### Given request a
Gather every line of the listing below that contains the word "away", and copy each of those lines unchanged.

### Extracted text
· · · · ·

You should not be doing microservices unless you need that scalability. If you don't, regular SOA or even modular monoliths work fine. Microservices live in the place where those break down in scaling. That's a very extreme place, and so microservices are an extreme response.

As an example, let's take scaling services over a hybrid cloud. You have your own metal for the baseline request volume, with the capability to provision more capacity from a public cloud. A modular monolith is obviously out of the picture at this point. You would have two separate monolith instances, and would have to consider how and when to pass work between them... Possible, but at that point you're basically inventing a service architecture within a monolith, so why not just move to SOA? If you already have a SOA system, you still have work: Which services to deploy to the cloud, when to deploy them, how to recover and load balance to them, etc. Specific answers to these decisions are what led to what we consider modern microservices: What to deploy is the smallest unit possible, so that you can keep scaling as fine-grained as possible. Every request is routed through a discovery and load-balancer to any and all available instances.




I disagree, microservices can offer many distinct benefits over a monolith. Yes, fine-grained scalability is a huge benefit, but there are many other advantages as well. I was going to list a bunch but honestly they can be found on google quite easily. More importantly though, is what I think is the key to making microservices deliver on their promises: Well defined and designed API's.

· · · · ·

### Excerpted data
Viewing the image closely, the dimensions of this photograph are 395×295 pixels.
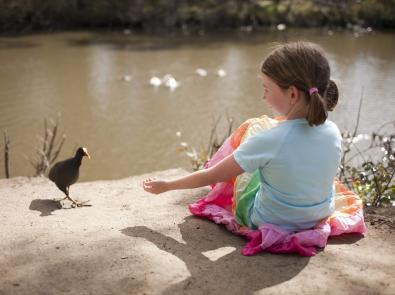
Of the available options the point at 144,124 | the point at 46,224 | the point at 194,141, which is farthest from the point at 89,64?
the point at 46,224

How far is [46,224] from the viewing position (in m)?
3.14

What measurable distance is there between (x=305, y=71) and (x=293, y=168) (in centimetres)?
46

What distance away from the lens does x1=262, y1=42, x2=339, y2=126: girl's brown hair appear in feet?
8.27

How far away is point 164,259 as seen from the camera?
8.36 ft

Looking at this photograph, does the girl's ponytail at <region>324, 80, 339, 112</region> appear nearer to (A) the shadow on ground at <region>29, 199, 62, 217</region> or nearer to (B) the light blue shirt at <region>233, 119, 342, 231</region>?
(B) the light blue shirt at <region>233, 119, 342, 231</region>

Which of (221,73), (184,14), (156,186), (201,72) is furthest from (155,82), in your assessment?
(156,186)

· · · · ·

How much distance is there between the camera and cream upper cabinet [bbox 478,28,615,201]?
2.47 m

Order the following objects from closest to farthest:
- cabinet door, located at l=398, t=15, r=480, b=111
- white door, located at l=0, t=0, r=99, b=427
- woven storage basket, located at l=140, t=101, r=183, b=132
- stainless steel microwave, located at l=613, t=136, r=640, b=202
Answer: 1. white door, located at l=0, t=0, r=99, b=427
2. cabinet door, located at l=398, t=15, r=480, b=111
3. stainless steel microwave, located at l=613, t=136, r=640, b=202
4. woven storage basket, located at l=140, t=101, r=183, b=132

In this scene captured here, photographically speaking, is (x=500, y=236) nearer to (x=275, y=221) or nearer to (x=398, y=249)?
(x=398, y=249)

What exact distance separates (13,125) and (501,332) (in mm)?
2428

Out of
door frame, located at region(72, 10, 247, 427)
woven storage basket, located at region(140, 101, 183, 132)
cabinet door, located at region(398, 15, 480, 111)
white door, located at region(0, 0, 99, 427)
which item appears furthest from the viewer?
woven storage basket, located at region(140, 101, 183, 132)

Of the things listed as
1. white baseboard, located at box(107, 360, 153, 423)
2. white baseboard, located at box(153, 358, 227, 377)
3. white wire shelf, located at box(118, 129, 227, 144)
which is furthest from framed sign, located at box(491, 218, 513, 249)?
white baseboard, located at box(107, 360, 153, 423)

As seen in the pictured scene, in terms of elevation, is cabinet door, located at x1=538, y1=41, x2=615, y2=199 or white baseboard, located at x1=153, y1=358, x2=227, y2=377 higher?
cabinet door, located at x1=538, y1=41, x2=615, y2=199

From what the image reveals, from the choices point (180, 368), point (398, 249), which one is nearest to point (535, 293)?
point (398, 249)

· · · · ·

### Given request b
Print the complete passage on microservices above, word for word and without any changes.

### Response a
What distance away from the lens does x1=262, y1=42, x2=339, y2=126: girl's brown hair appear in feet?
How far away is point 164,259 as seen from the camera?

### Response b
You should not be doing microservices unless you need that scalability. If you don't, regular SOA or even modular monoliths work fine. Microservices live in the place where those break down in scaling. That's a very extreme place, and so microservices are an extreme response.

As an example, let's take scaling services over a hybrid cloud. You have your own metal for the baseline request volume, with the capability to provision more capacity from a public cloud. A modular monolith is obviously out of the picture at this point. You would have two separate monolith instances, and would have to consider how and when to pass work between them... Possible, but at that point you're basically inventing a service architecture within a monolith, so why not just move to SOA? If you already have a SOA system, you still have work: Which services to deploy to the cloud, when to deploy them, how to recover and load balance to them, etc. Specific answers to these decisions are what led to what we consider modern microservices: What to deploy is the smallest unit possible, so that you can keep scaling as fine-grained as possible. Every request is routed through a discovery and load-balancer to any and all available instances.




I disagree, microservices can offer many distinct benefits over a monolith. Yes, fine-grained scalability is a huge benefit, but there are many other advantages as well. I was going to list a bunch but honestly they can be found on google quite easily. More importantly though, is what I think is the key to making microservices deliver on their promises: Well defined and designed API's.